Everyone in Ohio, it seemed, knew someone who had been affected. And everyone in the country, it seemed, knew Ohio as the epicenter of this new epidemic. Much of that public association derived from J. D. Vance’s 2016 book Hillbilly Elegy, which dropped into the national consciousness and onto the bestseller lists just as a previously overlooked demographic—disaffected poor people—were lumped together into what was becoming known as “Trump country.”
Vance’s memoir tells the story of his upbringing in Middletown, Ohio, a rural community in the state’s southwestern corner, a place that had sunk into hard times after the loss of a steel mill, a common narrative across the region.
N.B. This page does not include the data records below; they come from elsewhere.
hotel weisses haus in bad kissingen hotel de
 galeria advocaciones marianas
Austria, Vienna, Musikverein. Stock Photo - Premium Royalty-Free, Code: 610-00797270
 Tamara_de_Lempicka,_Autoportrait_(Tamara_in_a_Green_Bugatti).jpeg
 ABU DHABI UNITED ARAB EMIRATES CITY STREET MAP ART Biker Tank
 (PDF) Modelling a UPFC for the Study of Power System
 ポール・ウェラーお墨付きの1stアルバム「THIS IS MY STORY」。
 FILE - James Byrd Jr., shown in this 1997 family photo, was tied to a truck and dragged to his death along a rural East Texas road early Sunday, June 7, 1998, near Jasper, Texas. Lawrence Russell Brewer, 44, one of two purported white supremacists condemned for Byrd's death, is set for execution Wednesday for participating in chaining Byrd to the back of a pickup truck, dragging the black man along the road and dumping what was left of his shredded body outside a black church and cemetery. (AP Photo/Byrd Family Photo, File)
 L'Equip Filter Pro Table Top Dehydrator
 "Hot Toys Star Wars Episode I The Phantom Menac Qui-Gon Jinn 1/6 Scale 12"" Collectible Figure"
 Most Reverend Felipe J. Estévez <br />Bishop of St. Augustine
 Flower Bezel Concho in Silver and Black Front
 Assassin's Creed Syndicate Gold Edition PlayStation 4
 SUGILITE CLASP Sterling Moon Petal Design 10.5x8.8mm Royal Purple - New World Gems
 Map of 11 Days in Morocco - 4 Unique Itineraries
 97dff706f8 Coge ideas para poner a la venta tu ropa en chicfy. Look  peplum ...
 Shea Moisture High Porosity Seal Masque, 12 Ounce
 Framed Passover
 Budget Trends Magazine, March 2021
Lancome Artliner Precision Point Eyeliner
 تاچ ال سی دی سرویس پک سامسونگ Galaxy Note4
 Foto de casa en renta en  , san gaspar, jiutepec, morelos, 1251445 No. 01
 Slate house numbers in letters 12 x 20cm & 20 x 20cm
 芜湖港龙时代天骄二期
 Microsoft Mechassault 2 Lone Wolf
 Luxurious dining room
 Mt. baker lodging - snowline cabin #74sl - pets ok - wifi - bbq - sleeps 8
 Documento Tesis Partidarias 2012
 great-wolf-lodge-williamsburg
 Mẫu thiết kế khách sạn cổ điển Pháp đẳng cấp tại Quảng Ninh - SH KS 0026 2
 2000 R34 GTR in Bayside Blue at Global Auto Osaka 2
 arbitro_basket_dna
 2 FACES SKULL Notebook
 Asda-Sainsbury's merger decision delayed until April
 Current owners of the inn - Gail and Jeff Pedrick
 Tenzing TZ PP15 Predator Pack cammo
He recounts his mother’s ongoing struggle with addiction, a story line that culminates in a particularly desolating passage, in which Vance returns to his hometown to put up the money for his homeless mother’s stay in a seedy motel.
As he approaches the building in the dark, “The streetlight revealed the silhouette of a man sitting halfway in his truck—the door open, his feet dangling to the side—with the unmistakable form of a hypodermic needle sticking from his arm.”
In his book, as well as in his ongoing public discussion, Vance draws a linear connection between economic hardship, personal and communal hopelessness, and addiction. The book’s subtitle—A Memoir of a Family and Culture in Crisis—drives home the point that his own firsthand case study can help place the larger phenomenon in context.
In a 2016 interview with The Rumpus, he said, “The more I wrote, the more I realized that the most powerful way to look at the issues was to talk about what I knew, both in terms of family history and personal experience. So, what started as an effort to explain Middletown, Ohio, to the world evolved into a very personal reckoning.”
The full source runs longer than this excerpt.